Colombia seizes more than 13 tons of cocaine in historic drug bust

Colombia's President Juan Manuel Santos looks on after the seizure of more than 12 tons of cocaine in Apartado Colombia

President Juan Manuel Santos said the stash had an estimated US market value of $360 million.

Four hundred anti-narcotics officers found the cocaine stored underground in four farms in a banana-growing region of northwest Antioquia province, near the border with Panama.

On Wednesday, Colombian police seized 12 tons of cocaine, making it the biggest bust in the country's history. And he linked the massive stash to the Gulf Clan, Colombia's largest drug-trafficking ring. The plantations were close to routes used to smuggled cocaine to the United States, the BBC said. As a result, the haul breaks down to an average street price of $60 per gram.

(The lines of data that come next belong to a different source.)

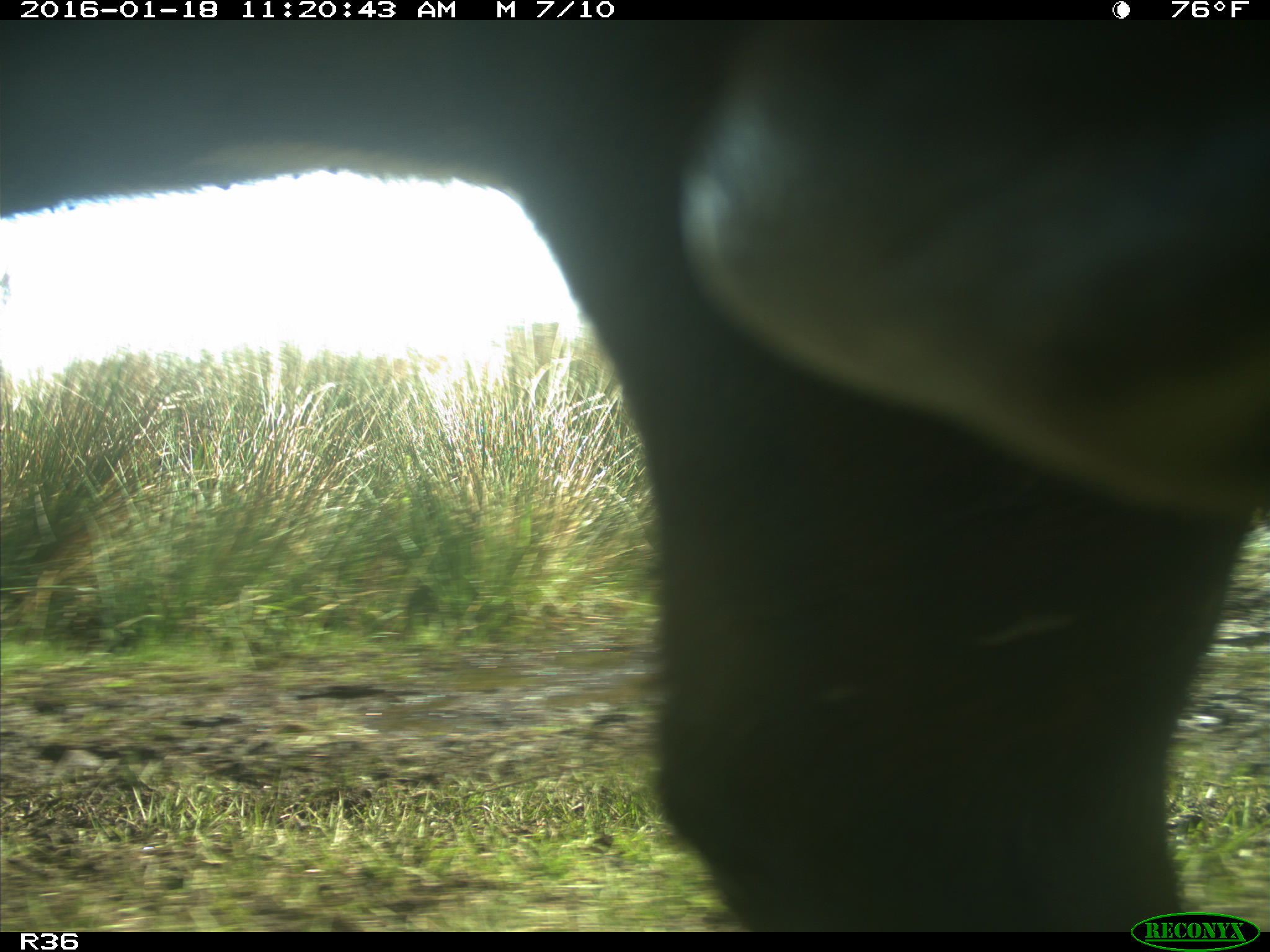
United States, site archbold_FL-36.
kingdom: Animalia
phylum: Chordata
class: Mammalia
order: Artiodactyla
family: Bovidae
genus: Bos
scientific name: Bos taurus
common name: domestic cow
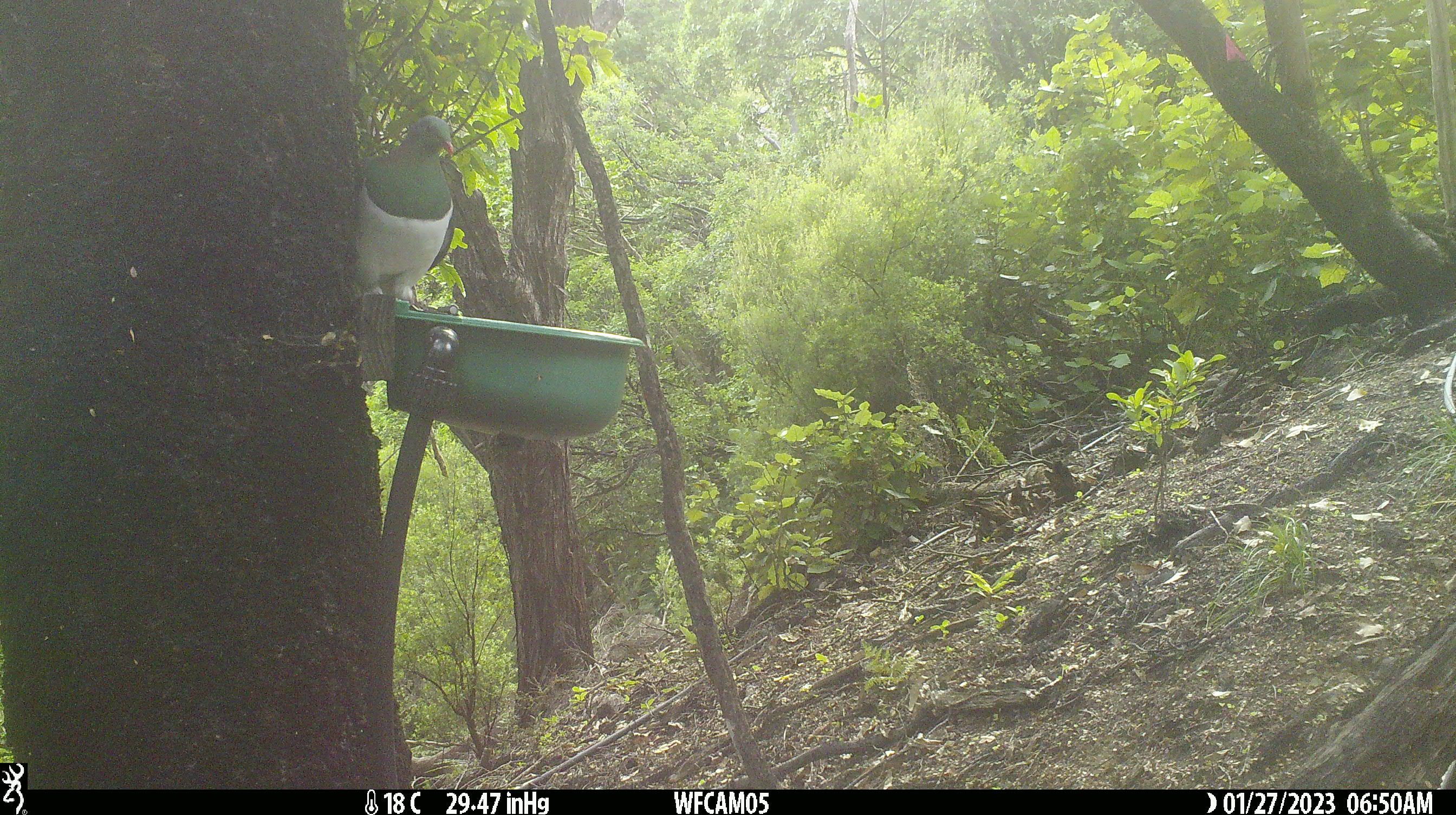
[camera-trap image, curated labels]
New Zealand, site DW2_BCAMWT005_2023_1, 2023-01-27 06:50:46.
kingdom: Animalia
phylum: Chordata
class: Aves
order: Columbiformes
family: Columbidae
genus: Hemiphaga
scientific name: Hemiphaga novaeseelandiae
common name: new zealand pigeon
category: kereru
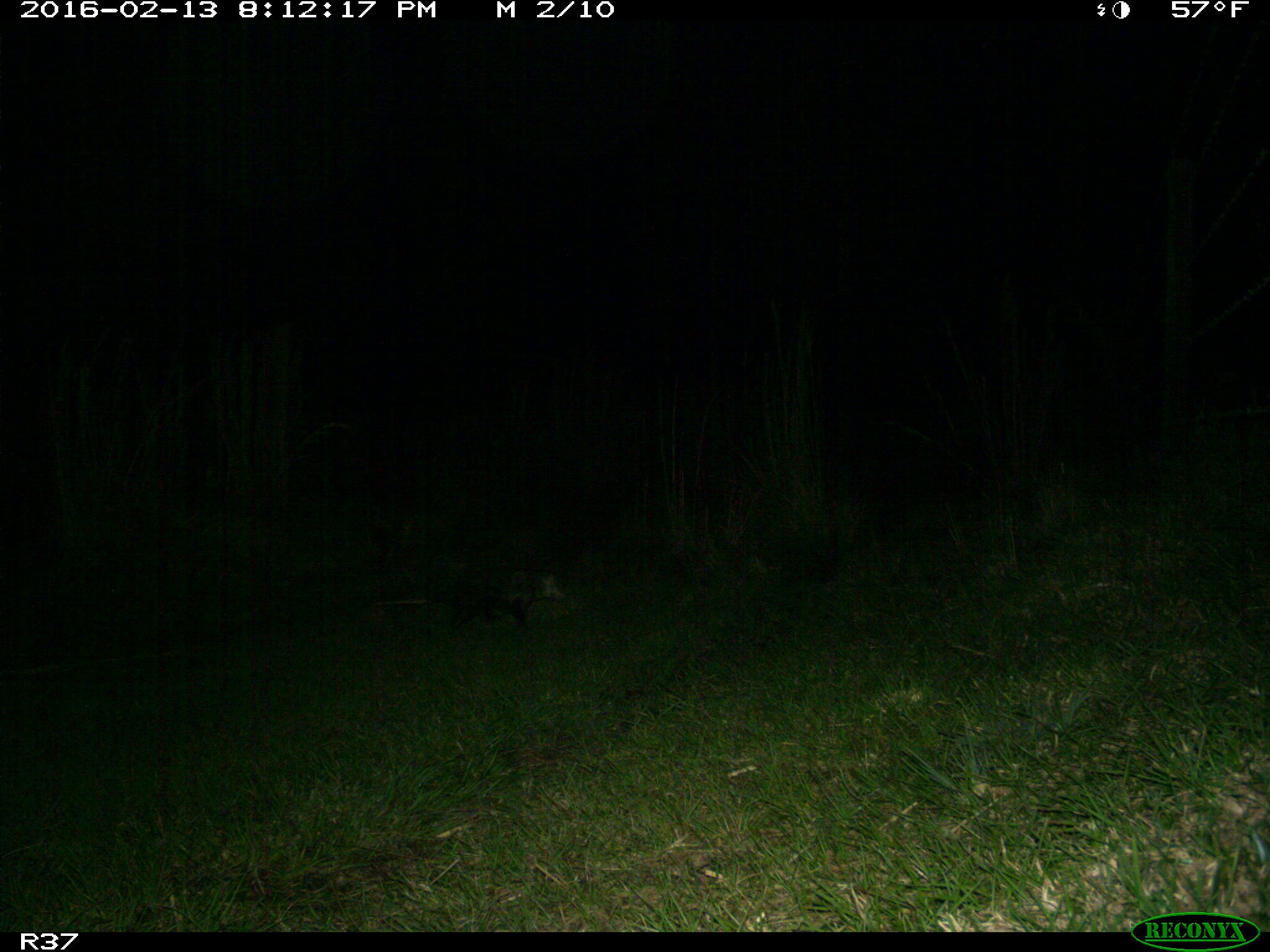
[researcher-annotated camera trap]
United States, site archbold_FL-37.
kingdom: Animalia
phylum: Chordata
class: Mammalia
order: Didelphimorphia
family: Didelphidae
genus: Didelphis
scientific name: Didelphis virginiana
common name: virginia opossum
Didelphis virginiana (virginia opossum).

He said, "Never before, since we began more than 40 years ago to fight against drug trafficking, have we made a seizure of this magnitude".

Four people were arrested during the three-day operation leading to the drug seizure, according to a police statement.

Officials say the cocaine belonged to the Clan del Golfo, or Clan of the Gulf, an illegal armed group that has sought to take over drug trafficking operations in zones previously occupied by the Revolutionary Armed Forces of Colombia, or FARC. The United States has offered a reward of up to $5 million for information leading to his capture or death.

President Santos has said that 362 tons of cocaine have been seized this year, already surpassing the 2016 total.

The government has said that more than 1,500 members of the gang have been arrested this year and its second-in-command has been killed. And the trend continues: figures reported in July announced that cocaine production reached an all-time high in 2016.